I like the idea of 8 ft sections.  The Flex ties are not hard to put on. I would invest in a dual Rail bender of some kind. If you see a bargin on track even if it is just the raill or the ties are shot. 
Buy the rail then fix it with flex ties. With a dual railbender you can Make any curve you want for your RR. You can even Un Bend ( Change a cureature) of used curve track. i found a bragin in Las Vegas a few years back. It was 6 ft sections of rail only not ties enought to make 125 feet of track. I bought it and put Flexties on it and it is just like new. I bought some 1 ft sections of curve track.
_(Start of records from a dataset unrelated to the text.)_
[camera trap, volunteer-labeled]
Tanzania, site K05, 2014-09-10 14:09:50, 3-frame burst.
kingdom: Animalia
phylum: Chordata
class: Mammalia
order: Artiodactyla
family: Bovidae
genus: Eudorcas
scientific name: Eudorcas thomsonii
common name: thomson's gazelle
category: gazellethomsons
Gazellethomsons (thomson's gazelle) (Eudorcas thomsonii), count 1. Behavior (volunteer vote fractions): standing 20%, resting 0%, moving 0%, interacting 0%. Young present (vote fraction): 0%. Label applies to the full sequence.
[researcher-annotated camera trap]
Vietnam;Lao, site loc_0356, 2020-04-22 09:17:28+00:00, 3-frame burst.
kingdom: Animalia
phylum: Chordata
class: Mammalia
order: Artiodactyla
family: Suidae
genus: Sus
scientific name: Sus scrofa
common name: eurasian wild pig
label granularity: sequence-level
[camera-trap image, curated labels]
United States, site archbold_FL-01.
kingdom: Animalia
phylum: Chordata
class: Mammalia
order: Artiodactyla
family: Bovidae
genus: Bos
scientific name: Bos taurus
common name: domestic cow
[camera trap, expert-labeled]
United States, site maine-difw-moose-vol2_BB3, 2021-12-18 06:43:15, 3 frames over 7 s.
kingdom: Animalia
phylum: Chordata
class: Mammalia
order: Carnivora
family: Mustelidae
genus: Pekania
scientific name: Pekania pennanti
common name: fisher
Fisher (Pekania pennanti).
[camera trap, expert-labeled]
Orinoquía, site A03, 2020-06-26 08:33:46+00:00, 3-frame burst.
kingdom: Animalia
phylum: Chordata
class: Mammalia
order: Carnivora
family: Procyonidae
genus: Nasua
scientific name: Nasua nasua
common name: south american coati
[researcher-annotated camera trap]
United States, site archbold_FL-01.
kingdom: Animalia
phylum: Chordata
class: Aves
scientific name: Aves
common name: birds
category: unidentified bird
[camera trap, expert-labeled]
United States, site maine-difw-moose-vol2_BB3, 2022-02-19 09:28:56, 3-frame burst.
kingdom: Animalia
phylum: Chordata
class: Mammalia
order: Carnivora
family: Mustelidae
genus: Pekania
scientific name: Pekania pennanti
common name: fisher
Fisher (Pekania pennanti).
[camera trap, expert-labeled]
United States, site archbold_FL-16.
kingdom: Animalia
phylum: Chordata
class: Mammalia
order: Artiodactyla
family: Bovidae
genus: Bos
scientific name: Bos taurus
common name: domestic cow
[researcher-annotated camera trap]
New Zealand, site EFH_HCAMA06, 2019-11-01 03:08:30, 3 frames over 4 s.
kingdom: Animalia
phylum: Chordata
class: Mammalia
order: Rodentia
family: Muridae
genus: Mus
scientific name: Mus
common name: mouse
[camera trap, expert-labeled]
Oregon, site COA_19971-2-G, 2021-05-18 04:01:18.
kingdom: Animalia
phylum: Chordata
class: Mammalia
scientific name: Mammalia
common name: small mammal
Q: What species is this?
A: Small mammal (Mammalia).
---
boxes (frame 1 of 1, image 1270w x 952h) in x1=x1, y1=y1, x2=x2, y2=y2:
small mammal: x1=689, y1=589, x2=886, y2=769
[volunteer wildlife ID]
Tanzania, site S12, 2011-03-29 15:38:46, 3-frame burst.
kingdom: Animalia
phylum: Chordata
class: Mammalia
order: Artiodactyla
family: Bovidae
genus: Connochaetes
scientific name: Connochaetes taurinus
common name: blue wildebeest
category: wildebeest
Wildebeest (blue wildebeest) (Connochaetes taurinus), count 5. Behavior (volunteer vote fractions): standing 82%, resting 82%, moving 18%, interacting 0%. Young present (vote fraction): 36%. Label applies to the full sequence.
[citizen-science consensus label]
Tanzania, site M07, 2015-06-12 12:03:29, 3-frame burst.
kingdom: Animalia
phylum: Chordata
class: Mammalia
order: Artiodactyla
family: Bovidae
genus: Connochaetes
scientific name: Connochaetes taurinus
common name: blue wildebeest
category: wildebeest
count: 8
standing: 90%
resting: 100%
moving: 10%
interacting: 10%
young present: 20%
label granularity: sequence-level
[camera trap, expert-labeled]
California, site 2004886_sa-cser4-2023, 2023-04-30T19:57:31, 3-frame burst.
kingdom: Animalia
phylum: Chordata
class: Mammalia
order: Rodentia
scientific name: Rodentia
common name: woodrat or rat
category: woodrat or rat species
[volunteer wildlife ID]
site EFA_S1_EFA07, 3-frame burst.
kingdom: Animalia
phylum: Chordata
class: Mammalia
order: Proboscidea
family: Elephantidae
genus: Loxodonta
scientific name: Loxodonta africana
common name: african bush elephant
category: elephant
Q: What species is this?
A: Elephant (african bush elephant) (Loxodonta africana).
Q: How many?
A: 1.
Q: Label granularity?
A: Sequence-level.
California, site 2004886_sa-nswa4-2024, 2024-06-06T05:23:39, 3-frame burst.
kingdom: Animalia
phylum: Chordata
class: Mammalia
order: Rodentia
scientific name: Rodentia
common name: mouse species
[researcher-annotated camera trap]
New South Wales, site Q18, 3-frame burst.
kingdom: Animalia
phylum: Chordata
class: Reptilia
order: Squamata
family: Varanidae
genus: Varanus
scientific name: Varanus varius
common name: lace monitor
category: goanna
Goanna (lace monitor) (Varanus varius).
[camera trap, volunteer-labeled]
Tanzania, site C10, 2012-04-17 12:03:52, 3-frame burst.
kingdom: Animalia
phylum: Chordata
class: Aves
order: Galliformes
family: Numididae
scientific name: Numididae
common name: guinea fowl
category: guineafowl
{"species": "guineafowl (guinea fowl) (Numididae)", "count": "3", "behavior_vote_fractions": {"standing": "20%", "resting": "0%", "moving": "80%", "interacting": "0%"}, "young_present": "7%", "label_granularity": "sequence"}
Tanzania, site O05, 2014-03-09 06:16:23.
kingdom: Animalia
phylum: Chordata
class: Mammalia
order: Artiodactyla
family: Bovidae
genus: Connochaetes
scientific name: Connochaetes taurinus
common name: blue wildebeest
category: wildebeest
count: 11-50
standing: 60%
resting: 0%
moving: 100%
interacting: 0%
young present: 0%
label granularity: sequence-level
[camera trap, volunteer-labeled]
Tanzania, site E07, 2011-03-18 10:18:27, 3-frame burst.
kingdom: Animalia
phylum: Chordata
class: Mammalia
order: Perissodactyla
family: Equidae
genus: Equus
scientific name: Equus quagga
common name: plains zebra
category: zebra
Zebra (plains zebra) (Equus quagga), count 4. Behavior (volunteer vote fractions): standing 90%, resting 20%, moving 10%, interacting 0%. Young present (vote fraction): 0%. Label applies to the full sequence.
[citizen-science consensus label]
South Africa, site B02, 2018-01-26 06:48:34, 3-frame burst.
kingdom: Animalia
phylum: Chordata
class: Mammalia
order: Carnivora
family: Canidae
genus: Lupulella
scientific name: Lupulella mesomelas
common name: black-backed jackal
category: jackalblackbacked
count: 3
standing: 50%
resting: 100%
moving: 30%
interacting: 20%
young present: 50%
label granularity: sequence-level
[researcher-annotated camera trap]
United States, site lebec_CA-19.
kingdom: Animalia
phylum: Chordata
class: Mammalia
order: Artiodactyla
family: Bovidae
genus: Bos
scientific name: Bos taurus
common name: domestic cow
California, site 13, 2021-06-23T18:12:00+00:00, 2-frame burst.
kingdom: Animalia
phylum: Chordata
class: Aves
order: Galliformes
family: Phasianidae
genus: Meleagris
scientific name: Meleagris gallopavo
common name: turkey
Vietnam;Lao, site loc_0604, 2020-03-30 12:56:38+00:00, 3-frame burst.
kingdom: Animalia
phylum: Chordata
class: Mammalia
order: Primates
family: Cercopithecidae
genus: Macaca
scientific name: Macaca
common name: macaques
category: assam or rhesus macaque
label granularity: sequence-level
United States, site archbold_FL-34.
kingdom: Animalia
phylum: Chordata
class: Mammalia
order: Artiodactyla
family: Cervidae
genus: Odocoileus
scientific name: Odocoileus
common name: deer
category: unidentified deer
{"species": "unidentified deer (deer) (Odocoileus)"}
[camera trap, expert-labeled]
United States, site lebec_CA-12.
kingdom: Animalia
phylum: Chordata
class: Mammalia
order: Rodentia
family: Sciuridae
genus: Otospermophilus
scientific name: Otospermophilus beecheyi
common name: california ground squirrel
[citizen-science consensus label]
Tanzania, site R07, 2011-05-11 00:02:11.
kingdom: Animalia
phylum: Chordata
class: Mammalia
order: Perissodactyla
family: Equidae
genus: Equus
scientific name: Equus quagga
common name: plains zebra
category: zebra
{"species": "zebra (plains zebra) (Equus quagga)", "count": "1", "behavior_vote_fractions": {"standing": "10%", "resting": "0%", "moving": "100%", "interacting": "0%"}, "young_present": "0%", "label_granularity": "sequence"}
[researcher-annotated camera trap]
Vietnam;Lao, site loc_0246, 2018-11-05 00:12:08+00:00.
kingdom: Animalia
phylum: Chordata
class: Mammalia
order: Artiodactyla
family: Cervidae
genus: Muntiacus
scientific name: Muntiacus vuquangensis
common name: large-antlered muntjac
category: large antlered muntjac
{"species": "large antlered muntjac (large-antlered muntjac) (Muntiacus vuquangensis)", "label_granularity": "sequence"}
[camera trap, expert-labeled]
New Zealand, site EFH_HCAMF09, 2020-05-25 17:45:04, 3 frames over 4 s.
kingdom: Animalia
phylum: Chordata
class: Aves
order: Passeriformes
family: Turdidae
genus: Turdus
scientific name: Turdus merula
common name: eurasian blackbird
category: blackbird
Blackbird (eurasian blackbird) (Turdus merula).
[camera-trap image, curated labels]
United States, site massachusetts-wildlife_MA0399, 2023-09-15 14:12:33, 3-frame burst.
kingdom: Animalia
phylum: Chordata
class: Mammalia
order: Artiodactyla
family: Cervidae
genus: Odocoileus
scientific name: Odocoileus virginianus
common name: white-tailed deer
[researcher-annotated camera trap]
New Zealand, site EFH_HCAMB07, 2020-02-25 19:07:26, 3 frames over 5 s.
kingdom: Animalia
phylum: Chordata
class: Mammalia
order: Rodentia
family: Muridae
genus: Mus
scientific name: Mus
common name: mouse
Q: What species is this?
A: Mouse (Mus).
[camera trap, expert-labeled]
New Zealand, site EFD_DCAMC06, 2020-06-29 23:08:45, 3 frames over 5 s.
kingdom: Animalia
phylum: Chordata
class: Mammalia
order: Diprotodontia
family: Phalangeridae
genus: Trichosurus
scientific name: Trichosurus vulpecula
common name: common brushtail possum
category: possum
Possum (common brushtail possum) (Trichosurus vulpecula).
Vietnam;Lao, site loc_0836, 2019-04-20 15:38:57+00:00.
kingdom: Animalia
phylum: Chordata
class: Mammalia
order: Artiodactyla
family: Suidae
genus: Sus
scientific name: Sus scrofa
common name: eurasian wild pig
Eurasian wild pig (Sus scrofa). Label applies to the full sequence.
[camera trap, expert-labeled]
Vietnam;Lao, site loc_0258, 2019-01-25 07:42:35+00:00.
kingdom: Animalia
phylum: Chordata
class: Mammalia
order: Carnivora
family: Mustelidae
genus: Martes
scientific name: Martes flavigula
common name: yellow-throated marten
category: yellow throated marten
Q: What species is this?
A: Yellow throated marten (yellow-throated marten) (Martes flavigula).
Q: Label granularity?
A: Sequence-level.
I joined them together changed thier curveature and used them in a tunnel.


----------



## Terl (Jan 2, 2008)

Be sure to include the shipping cost to decide whether 8ft rails would be the most economical. I seem to remember from a long time ago that 4.5 foot track turned out cheaper than 5 foot sections because of some cut off dimension with UPS shipping. When I put together my 6 foot pieces of track with plastic ties, I use a file to taper the end of the rail so that it "sleds" through the ties rather than snagging on the edges. Also it helps quit abit to run a candle on the edges and bottom to the rail to lubricate its passage. 

Terl


----------



## aceinspp (Jan 2, 2008)

Yep at one time they said it was cheaper to ship the 4 and 1/2 ft rails but for now its about all the same. Later RJD


----------